4. Bağlantılı sözleşme yasağı

Yürürlüğe girecek düzenlemeye göre, çatılı iş yeri kiralarında sözleşmenin kurulması ya da sürdürülmesi, kiracının yararı olmaksızın, kiralananın kullanımıyla doğrudan ilişkisi olmayan bir borç altına girmesi koşuluna bağlanmışsa, kirayla bağlantılı sözleşme geçersiz olacaktır Eski Kanunda yer almayan bu yeni düzenlemeyle artık kiraya veren kiracılarına sözleşmenin yapılması ya da yenilenmesi için, kiracının hiçbir yararının olmadığı, kiralananın kullanımıyla da doğrudan ilişkisi olmayan bir borç altına girmesi koşulunu getiremeyecektir.

5. Kiracının depozito (güvence bedeli) vermesi koşulları

Depozito (Güvence Bedeli), bilindiği gibi kiracının kiraya verene vereceği zararlara yahut yerine getirmeyeceği borçlarına karşılık verilen bir teminat bedelidir. Burada amaç, kiraya verene bir ekonomik yarar sağlamak değildir. Öte yandan bu teminatın kiraya verende kaldığı sürece de kiracının da bir zarara uğramaması gerekmektedir. Yeni Borçlar Kanunu’nun bu konuda adalet olarak öngördüğü sistem, artık iş yeri kiralarında da uygulama alanı bulacaktır. Bu güne kadar bu adalet taraflar arasında güvencenin döviz olarak verilmesiyle sağlanmaya çalışılmaktaydı. 1 Temmuz’dan sonra yapılacak çatılı iş yeri kiralarında, konut kiralarında on yıldır uygulandığı gibi, sözleşmeyle kiracının güvence vermesinin öngörülmesi halinde, bu güvence üç aylık kira bedelinden fazla olmayacaktır. Güvence olarak para veya kıymetli evrak verilmesi kararlaştırılmışsa kiracının, kiraya verenin onayı olmaksızın çekilmemek üzere, parayı vadeli bir tasarruf hesabına yatırması, kıymetli evrak ise bir bankaya depo etmesi gerekecektir. Banka, güvenceleri ancak iki tarafın rızasıyla veya icra takibinin kesinleşmesiyle ya da kesinleşmiş mahkeme kararına dayanarak geri verebilecektir. Kiraya veren, kira sözleşmesinin sona ermesini izleyen üç ay içinde kiracıya karşı kira sözleşmesiyle ilgili bir dava açtığını veya icra ya da iflas yoluyla takibe giriştiğini bankaya yazılı olarak bildirmezse, banka, kiracının istemi üzerine güvenceyi kiracıya iade edecektir.

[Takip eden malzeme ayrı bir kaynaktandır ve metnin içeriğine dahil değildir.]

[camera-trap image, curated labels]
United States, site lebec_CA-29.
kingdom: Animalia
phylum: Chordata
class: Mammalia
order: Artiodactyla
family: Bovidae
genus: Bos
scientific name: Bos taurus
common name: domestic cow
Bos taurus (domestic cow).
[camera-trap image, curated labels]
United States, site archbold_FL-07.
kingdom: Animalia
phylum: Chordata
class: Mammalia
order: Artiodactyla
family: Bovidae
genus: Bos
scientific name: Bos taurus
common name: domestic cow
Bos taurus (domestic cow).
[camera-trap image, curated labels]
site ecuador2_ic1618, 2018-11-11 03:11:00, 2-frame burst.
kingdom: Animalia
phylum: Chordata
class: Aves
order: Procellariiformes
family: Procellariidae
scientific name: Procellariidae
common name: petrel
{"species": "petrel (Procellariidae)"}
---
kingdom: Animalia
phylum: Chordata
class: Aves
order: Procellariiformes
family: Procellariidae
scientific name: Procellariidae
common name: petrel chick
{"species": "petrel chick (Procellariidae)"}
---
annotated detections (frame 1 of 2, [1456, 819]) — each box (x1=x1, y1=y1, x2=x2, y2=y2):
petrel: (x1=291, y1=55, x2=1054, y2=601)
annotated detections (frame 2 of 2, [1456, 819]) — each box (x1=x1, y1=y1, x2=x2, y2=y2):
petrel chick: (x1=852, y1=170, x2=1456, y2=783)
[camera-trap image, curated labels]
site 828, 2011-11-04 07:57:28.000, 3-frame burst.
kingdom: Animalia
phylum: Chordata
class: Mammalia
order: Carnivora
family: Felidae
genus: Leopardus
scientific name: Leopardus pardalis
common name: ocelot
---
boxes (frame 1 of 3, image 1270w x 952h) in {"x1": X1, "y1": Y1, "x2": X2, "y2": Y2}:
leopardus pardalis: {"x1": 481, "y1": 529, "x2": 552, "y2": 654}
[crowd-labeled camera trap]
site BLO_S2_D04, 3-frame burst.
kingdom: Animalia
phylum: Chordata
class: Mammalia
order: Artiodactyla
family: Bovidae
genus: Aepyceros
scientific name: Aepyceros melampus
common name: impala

6. Kiracı aleyhine değişiklik yasağı

Borçlar Kanunu’nun “kira sözleşmelerinde kira bedelinin belirlenmesi dışında, kiracı aleyhine değişiklik yapılamaz” şeklindeki 343. maddesi düzenlemesi de 1 Temmuz’da iş yeri kiraları için yürürlüğe girecektir. Böylece kira sözleşmelerinin hükümlerinde, kira sözleşmeleri yapıldıktan sonra veya yenilenmesi sürecinde kiracı aleyhine bir değişiklik yapılamayacaktır. Sadece sözleşmenin kira bedeline ilişkin hükmünde değişiklik yapmak mümkün olacaktır.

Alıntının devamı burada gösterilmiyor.